A new report, published Tuesday, from the Alliance for a Just Society, a coalition of labor organizations, argues that $15 an hour is less than a living wage in most states. A single, childless adult earning $15 per hour would still not be able to make ends meet in 34 states and the District of Columbia, Alliance for a Just Society researcher Allyson Fredericksen found.
She estimated that the true nationwide living wage for a single adult — based on a weighted average of wages in each state — is $16.87 per hour. At the low end of the spectrum, the report found Arkansas to have a living wage of $14.26 an hour; D.C. was had the highest living wage, $21.86 an hour.
The estimates in this report are significantly higher than those of the frequently cited MIT Living Wage Calculator, largely because of Fredericksen’s more expansive assumptions regarding what workers need as a minimum living standard. (MIT assumed that a studio apartment is the minimum housing requirement for a single adult, for example, while Fredericksen assumed a one-bedroom.)
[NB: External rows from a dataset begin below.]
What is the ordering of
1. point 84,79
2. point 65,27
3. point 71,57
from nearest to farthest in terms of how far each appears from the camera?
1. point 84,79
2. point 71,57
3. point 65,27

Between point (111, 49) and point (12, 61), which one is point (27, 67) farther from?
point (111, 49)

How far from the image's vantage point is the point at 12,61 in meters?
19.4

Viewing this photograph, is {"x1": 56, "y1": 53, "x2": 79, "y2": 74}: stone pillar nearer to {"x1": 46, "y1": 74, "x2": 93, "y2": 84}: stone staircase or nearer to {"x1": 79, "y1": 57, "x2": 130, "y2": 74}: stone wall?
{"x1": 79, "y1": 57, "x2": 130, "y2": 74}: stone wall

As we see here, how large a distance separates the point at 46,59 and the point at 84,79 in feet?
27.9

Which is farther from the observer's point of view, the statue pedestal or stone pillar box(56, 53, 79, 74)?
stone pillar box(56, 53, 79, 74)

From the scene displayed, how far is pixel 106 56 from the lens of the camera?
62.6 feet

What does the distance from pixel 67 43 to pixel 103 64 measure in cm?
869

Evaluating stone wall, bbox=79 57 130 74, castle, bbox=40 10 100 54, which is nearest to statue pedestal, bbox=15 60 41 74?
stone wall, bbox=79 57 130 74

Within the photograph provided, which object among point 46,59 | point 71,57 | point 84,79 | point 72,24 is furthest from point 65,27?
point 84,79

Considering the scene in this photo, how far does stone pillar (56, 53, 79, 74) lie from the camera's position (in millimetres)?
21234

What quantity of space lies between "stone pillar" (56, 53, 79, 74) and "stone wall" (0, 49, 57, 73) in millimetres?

But the alliance’s demand for a $16.87 minimum may serve a political purpose, by positioning $15 as a compromise.
While unimaginable in most parts of the country until a few years ago, $15 minimum wage legislation has spread across the country. In 2013, SeaTac, Washington, became the first city in the nation to approve a law gradually raising its minimum wage to $15 per hour; Seattle followed in 2014.
Various other cities have stepped up since then, including Los Angeles and San Francisco. New York Gov. Andrew Cuomo is pushing for the first statewide $15 minimum legislation.